--- START ---
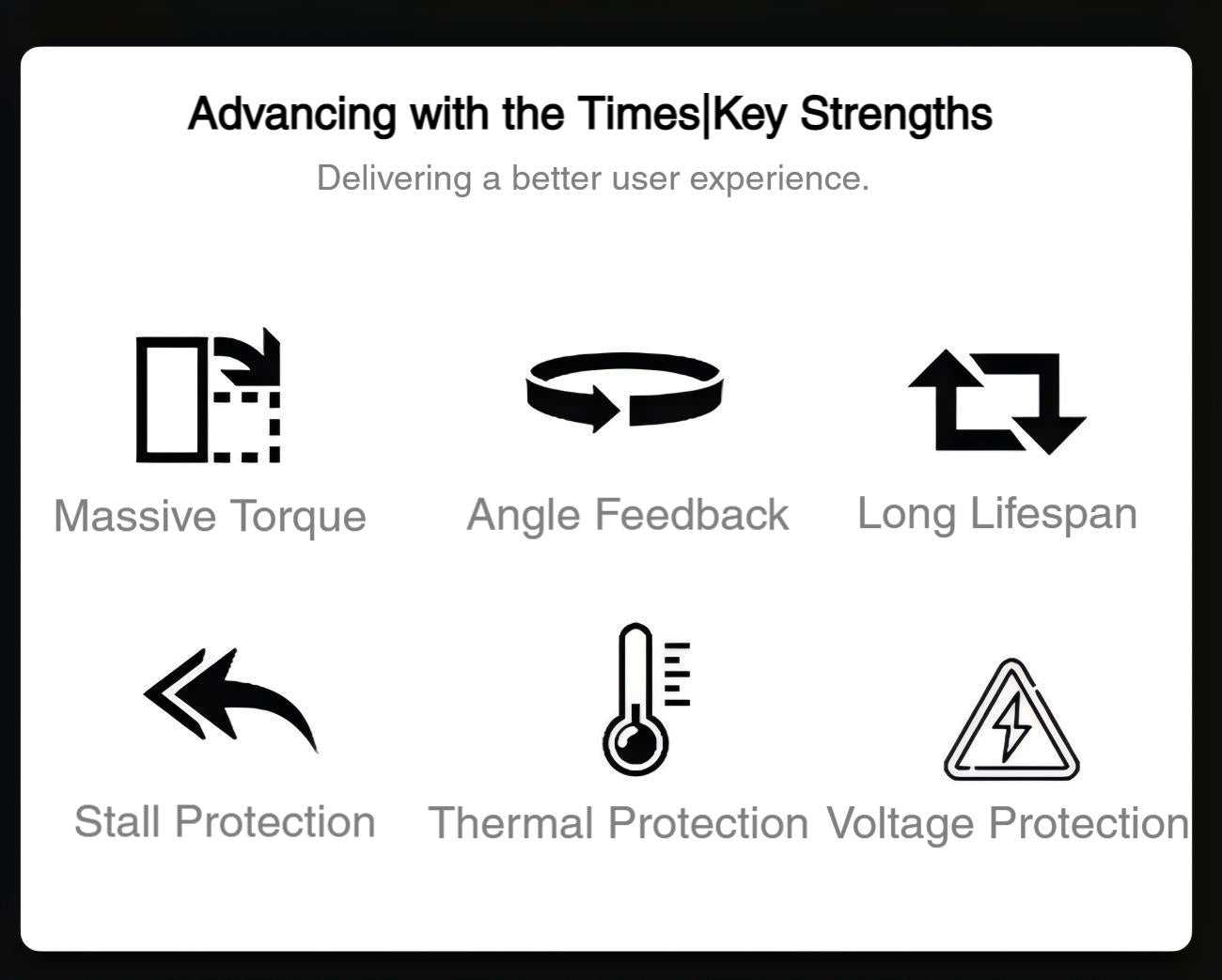 Advancing with the Times|Key Strengths

Delivering a better user experience.

Massive Torque

Angle Feedback

Long Lifespan

Stall Protection

Thermal Protection

Voltage Protection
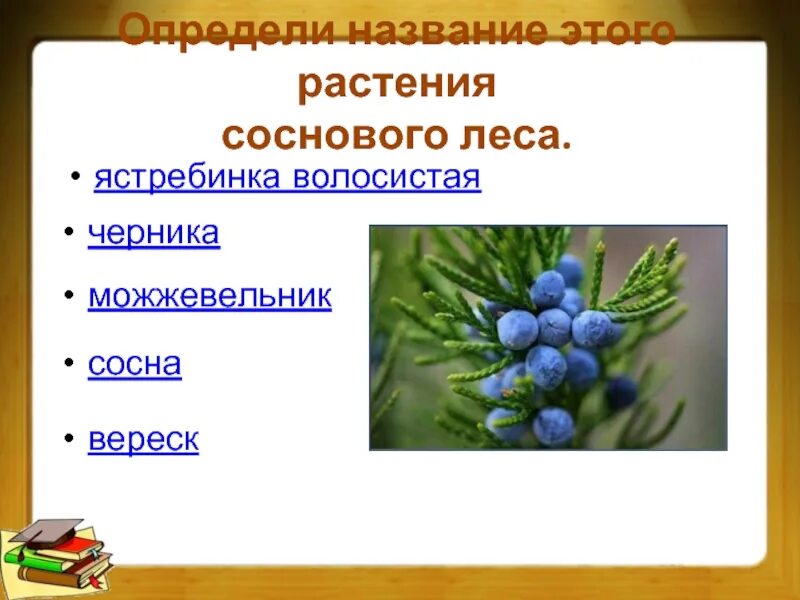 Определи название этого растения соснового леса.

• ястребинка волосистая

• черника

• можжевельник

• сосна

• вереск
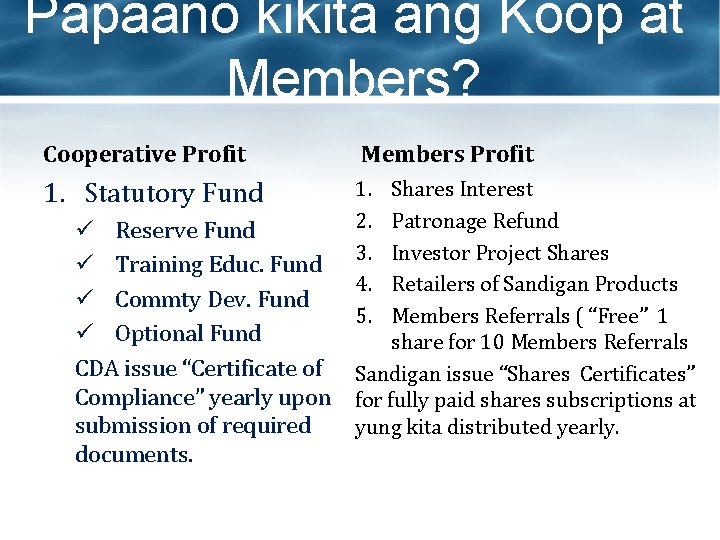 Papaano kikita ang Koop at Members?

Cooperative Profit

1. Statutory Fund

✓ Reserve Fund

✓ Training Educ. Fund

✓ Commty Dev. Fund

✓ Optional Fund

CDA issue “Certificate of Compliance” yearly upon submission of required documents.

Members Profit

1. Shares Interest
2. Patronage Refund
3. Investor Project Shares
4. Retailers of Sandigan Products
5. Members Referrals ( “Free” 1 share for 10 Members Referrals

Sandigan issue “Shares Certificates” for fully paid shares subscriptions at yung kita distributed yearly.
--- END ---
* THE PROBLEM:
After locating the line above that contains "Members Profit", write out that line and every later one exactly, through the last line of the material, and nothing else.

* WRITTEN SOLUTION:
Members Profit

1. Shares Interest
2. Patronage Refund
3. Investor Project Shares
4. Retailers of Sandigan Products
5. Members Referrals ( “Free” 1 share for 10 Members Referrals

Sandigan issue “Shares Certificates” for fully paid shares subscriptions at yung kita distributed yearly.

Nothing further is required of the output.